When playtesting the game, I received similar feedback. Most felt that they were very restricted whenever they hit a platform and described it as frustrating; however, some said that they used the time to plan ahead. During freefall some players felt it was too slow, whilst others felt stressed as well as saying that they did not have much control over the game, and one player suggested adjustable speeds. There are multiple ways that a changing fall speed could be implemented: the first is through a selection of difficulty options that have faster speeds for higher difficulties; the second is that the player could be accelerating downwards, so as they freefall for longer then their speed slowly increases, and this would challenge players who are good at the game whilst not affecting players who are not; the final solution is to give the player a rechargeable boost that dashes them downwards a little whenever it is activated, allowing the player to have more control over their movement as well as giving them another simple but effective input. However, this game was most successful during my early playtesting, as everyone enjoyed the core mechanic, and so I plan to take it forward as one of my main three games.

propulsion game

My final prototype in this phase was for the propulsion game where the player controls a rocket and goes up and down into space collecting fuel, and avoiding asteroids or space debris. The prototype only shows the main mechanic of the player pressing a button to go up, by using up fuel, and automatically falling when they are not going up. This creates a balancing game where the player must constantly be pressing the screen to go up and letting go to go down, so that they can collect fuel coming towards them. In the prototype, the player's fuel is represented by the bar at the top and the white squares going across horizontally are fuel pickups.
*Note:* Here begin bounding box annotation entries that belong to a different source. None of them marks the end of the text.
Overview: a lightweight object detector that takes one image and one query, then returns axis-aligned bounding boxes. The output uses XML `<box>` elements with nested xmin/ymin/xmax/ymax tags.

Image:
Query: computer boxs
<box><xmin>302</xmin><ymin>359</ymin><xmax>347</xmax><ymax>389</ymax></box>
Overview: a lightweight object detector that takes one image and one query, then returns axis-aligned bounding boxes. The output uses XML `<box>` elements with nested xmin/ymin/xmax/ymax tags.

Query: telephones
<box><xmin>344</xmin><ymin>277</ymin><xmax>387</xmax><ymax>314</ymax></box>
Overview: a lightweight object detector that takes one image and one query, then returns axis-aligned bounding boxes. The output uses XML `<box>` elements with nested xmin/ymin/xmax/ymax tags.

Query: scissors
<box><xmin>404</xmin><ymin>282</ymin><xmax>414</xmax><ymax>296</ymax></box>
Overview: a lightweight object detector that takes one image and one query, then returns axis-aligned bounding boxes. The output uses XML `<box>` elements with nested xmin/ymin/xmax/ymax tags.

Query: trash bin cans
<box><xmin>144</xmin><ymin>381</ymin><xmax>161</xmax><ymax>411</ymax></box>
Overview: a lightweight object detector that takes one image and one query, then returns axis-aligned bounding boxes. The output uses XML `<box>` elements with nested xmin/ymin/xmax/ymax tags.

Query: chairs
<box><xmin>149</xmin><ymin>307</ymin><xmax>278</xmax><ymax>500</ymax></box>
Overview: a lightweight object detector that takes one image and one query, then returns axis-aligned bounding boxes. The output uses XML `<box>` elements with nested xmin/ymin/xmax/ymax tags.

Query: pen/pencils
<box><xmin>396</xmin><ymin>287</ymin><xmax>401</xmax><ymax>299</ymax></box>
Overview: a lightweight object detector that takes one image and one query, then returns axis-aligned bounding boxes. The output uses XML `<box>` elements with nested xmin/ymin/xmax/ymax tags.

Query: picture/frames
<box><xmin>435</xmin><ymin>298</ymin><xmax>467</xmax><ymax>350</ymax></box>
The prototype only demonstrates this main mechanic and does not show other mechanics, such as the increasing high score or upgrade system that I intend for the game. However, if I choose to go with this as my final game then I will be regularly creating prototypes to test each of these.

From this prototype I found that the player's movement is erratic with a constant velocity being added whenever the player chooses to interact or not; for example if they press then the square always goes up 5 pixels every second, and if they do not then it always goes down 5 pixels every second. To fix this I could instead add an upwards acceleration, whenever the player presses, so that the velocity upwards slowly increases to 5 pixels per second, and I could do the same for the downwards movement. This would make playing less frantic, but also it is more scientifically accurate. I could also implement a feature where the downwards acceleration reduces as the player gets higher, due to the pull of the Earth's gravity getting weaker.

In the prototype I also found that the fuel pickups move too fast and that predicting where they would come from was difficult. On a wider screen this would be easier, as the player could see objects coming from far away, however, I intend to make this game for mobile devices. Therefore, I will need to implement signals that appear on the side of the screen and can inform the player that an object is X metres away.